I know I am not the first to say it, but as a response to white privilege and white supremacy, perhaps those of us in the traditional white protestant churches, as we face closing down and shrinking numbers, need to go join a Black church. Perhaps we need to listen to someone else preach on Sunday morning and tell us how to be involved in the community. We can do this within our own denomination to start with.

Secondly, we can join with our kindred down the street. While many of us have “full communion” with other denominations or allow for those of other ordination standards (or none at all!) to preside at the table and at baptism, we do not move beyond those relationships (as again, the author of the blog post I shared stated).

> Rows:

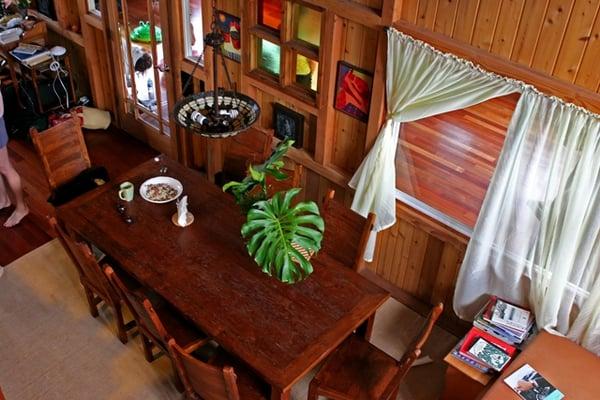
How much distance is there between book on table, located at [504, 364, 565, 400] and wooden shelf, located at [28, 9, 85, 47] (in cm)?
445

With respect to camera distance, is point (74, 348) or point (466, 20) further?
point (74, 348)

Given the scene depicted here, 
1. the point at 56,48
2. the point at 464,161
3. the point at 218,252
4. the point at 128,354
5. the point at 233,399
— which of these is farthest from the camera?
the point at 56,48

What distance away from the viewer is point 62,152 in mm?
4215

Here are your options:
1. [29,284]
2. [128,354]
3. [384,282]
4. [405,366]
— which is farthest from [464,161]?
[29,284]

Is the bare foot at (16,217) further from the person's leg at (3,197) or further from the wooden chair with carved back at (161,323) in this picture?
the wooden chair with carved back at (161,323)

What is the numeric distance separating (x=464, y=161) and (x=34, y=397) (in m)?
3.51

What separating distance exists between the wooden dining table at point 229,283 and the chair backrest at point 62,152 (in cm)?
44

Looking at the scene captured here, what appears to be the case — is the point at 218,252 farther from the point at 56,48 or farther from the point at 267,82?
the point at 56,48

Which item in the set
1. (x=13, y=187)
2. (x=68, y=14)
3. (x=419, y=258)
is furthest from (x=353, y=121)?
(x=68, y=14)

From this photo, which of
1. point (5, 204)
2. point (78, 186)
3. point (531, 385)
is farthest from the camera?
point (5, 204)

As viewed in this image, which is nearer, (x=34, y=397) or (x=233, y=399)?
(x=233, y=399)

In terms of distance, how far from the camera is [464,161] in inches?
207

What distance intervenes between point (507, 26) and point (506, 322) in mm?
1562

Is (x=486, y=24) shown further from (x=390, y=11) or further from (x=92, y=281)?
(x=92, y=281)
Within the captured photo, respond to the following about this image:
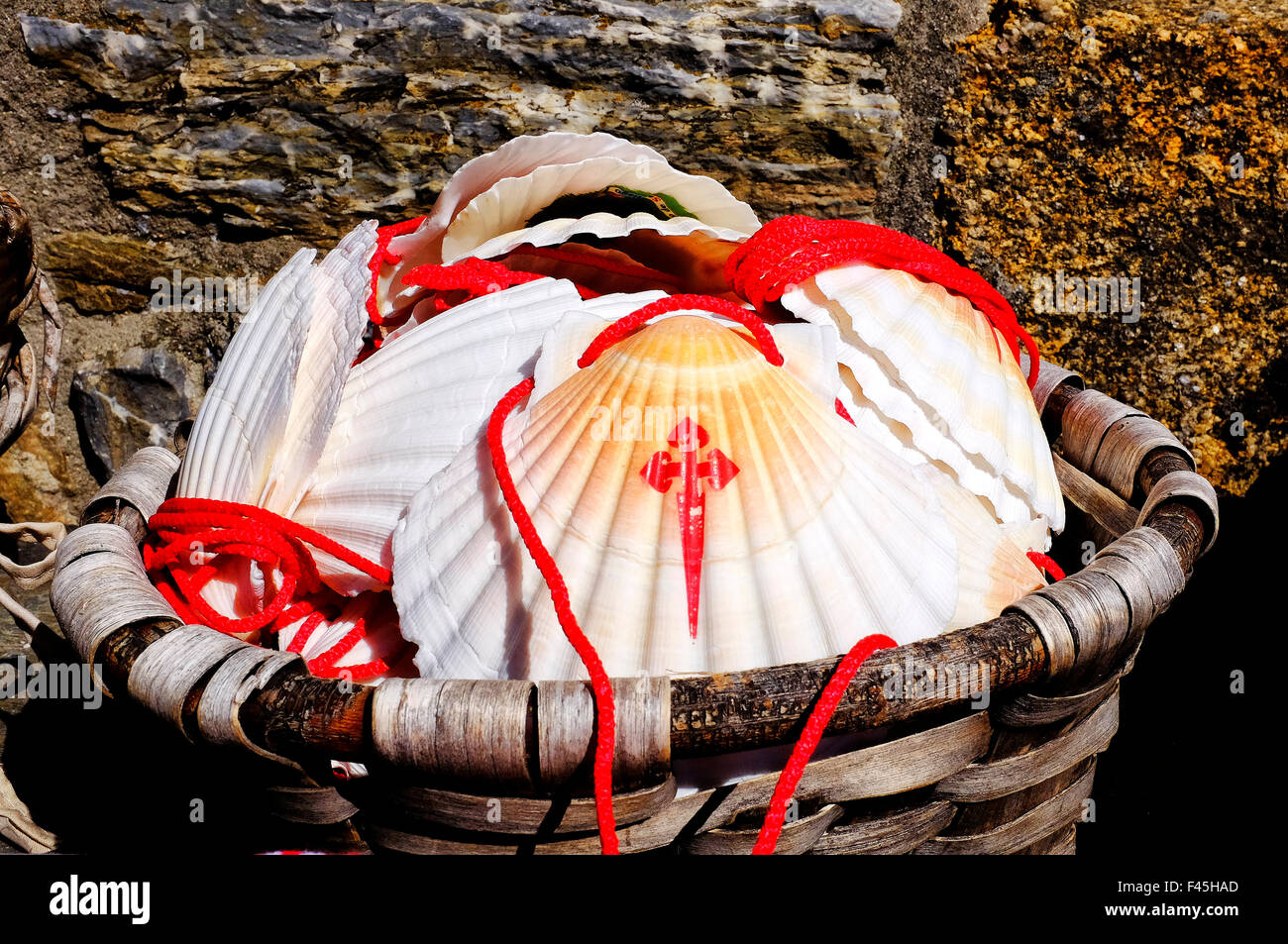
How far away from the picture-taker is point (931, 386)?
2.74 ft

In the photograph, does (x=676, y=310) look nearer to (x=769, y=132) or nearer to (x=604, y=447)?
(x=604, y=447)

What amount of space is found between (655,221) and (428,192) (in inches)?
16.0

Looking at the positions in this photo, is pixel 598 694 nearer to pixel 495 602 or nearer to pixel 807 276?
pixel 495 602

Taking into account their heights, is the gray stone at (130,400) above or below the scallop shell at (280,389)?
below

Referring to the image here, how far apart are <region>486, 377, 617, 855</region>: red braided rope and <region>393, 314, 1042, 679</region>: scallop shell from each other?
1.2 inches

> What you have to do: Copy the passage on white Protestant churches word for word, from "I know I am" to "to start with.".

> Problem solution:
I know I am not the first to say it, but as a response to white privilege and white supremacy, perhaps those of us in the traditional white protestant churches, as we face closing down and shrinking numbers, need to go join a Black church. Perhaps we need to listen to someone else preach on Sunday morning and tell us how to be involved in the community. We can do this within our own denomination to start with.